Zisterzienserabtei von Chiaravalle

Sie kam um 1260 als relativ vermögende Witwe von unbekannter Herkunft in Mailand an und lebte dort das Leben einer pinzochera, ein religiöses und enthaltsames, aber unabhängig von klösterlich-kirchlichen Institutionen geführtes Leben in ihrem eigenen Haus, vergleichbar den Tertiaren oder den Beginen. Sie war offenkundig charismatisch in ihren Lehren und hatte einen Ruf als Heilerin. Es baute sich eine eng verbundene und loyale Gemeinschaft von Männern und Frauen um sie herum auf.[2]

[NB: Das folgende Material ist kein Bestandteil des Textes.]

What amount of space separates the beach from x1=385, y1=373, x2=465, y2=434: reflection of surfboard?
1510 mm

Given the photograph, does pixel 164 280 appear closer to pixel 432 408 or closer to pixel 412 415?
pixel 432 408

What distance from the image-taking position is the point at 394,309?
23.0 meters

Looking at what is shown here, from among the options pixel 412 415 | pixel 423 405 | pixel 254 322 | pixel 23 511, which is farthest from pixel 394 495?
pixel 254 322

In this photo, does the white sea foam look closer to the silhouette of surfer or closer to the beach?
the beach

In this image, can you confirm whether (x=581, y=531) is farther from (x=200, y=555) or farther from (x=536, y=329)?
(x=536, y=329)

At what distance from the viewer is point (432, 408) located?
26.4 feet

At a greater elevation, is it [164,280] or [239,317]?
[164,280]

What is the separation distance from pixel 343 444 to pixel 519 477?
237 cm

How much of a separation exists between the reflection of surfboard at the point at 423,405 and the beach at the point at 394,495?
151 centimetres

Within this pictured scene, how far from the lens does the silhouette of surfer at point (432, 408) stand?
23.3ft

Es gibt Zuschreibung einer Abstammung aus dem böhmischen Königshaus (Tochter von Ottokar I. Přemysl), die nicht belegt aber auch nicht auszuschließen ist.[4][2] Wahrscheinlicher ist aber eine nachträglich hergestellte Verbindung mit einer Region und einer Abstammungslinie aus der diverse Heilige hervorgegangen waren: Agnes von Böhmen, Elisabeth von Ungarn, Margareta von Ungarn, Hedwig von Andechs oder Ludmilla von Böhmen.[1][5]

Guglielma starb am 24. August 1281 und wurde in der Zisterzienserabtei von Chiaravalle Milanese begraben.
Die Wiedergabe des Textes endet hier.